While many of the foods are similar – pizza and chicken tenders, for instance – cafeteria staff are making pizza, chicken tenders, turkey chili and other foods from scratch rather than relying on frozen items and fryalaters.  This is the first year Avon has emphasized food from scratch.

School cafeterias have increasing nutritional guidelines to meet, including offering more fruits and vegetables.

Avon schools already get apples from Hayword Orchards in Burlington and are exploring options for produce from local farms and a future farm to school program.

By sharing a food services director with Region 10, Avon and the Burlington-Harwinton school district are eligible for purchase cost savings for food and equipment.

“It’s going well,” said Dreher, who has been with both districts since August.

Both currently are benefitting from a Department of Defense grant for fruits and vegetables and are getting most of the produce from a Rhode Island vendor. 
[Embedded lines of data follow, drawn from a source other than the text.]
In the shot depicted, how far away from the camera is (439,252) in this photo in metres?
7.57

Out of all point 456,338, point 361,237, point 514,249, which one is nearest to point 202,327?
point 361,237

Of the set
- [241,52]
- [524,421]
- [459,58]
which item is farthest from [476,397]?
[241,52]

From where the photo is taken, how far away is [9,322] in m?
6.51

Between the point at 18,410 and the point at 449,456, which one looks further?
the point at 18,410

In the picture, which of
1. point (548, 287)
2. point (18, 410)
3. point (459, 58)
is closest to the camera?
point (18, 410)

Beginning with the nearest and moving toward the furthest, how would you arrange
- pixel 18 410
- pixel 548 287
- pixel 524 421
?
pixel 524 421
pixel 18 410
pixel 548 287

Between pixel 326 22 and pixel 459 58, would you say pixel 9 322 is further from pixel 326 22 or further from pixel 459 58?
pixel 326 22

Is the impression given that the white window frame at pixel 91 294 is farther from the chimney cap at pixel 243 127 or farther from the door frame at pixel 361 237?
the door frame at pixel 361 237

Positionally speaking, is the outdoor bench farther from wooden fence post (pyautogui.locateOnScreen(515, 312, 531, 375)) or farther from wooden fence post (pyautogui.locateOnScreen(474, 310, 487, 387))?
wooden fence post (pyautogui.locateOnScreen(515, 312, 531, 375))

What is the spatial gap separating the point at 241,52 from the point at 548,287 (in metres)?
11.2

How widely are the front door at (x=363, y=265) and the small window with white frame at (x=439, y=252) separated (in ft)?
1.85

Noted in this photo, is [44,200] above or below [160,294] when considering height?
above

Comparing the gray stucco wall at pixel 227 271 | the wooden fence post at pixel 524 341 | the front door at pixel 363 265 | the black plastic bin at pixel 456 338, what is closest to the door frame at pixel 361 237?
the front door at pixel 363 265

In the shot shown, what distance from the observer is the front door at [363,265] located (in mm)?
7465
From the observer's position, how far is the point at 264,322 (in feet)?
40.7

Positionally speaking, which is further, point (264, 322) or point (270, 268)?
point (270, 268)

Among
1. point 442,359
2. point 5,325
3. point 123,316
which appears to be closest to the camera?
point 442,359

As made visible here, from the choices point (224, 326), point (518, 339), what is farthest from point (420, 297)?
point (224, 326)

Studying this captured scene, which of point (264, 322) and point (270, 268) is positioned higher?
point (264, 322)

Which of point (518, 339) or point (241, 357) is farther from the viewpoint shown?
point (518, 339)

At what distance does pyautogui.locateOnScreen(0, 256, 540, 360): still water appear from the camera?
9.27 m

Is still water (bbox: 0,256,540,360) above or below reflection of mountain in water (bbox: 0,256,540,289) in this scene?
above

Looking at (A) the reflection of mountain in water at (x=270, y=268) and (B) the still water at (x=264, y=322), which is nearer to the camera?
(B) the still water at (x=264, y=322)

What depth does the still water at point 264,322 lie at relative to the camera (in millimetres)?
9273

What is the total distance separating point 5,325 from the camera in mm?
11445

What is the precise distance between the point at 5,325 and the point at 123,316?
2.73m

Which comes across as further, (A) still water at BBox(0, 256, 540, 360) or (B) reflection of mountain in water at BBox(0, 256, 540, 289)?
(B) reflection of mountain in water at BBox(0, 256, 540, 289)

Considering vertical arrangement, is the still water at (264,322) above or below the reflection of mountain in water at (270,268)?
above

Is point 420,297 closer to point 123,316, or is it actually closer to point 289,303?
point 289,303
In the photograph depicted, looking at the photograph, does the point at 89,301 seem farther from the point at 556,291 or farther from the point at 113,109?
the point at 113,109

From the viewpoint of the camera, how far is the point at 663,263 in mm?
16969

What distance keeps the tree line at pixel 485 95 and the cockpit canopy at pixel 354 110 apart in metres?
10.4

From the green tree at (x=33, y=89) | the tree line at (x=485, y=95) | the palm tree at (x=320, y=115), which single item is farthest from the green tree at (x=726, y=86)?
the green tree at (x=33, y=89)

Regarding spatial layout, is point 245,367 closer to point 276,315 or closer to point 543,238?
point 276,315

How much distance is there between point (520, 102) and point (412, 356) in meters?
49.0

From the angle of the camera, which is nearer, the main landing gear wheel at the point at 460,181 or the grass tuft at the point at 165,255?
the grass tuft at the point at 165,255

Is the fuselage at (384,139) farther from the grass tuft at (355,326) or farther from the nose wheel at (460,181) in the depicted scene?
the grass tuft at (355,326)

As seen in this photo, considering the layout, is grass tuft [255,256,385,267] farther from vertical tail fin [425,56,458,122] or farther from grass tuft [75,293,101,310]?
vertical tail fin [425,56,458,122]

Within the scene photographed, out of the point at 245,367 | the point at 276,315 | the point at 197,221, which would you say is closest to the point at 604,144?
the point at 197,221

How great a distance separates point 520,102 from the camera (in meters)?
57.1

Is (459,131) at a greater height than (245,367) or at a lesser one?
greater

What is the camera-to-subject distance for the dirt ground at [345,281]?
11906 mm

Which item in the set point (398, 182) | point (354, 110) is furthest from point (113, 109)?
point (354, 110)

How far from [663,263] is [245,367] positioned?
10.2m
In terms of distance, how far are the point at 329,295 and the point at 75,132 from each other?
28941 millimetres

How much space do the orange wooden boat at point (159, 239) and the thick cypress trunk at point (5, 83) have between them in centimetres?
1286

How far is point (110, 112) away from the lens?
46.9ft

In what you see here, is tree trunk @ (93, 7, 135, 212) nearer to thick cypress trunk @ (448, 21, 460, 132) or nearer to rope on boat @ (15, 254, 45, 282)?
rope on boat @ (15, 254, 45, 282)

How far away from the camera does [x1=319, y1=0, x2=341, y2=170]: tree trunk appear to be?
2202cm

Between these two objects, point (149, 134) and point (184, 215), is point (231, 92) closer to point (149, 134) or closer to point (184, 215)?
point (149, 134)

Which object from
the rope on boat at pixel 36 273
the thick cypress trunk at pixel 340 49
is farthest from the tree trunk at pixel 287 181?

“They’re concerned about the health of the students,” Dreher said.

Many people may not realize that Avon’s food services program is self-sustaining as oppose to being funded by taxpayer money, Dreher said. 

“It’s basically running businesses.”

The changes in the food services industry fit with Avon’s mission of sustainability. Avon cafeterias plan to swap out paper plates with dishware as a way to cut down on waste. Avon schools are also exploring the idea of having gardens. 

Kristin M. Vilardi January 30, 2014 at 12:40 PM
this is awesome! :)
Mike February 23, 2014 at 07:53 PM
The lunches are the worst that they ever been. Asking any student at the high school what they most dislike about the high school and they will say the lunches.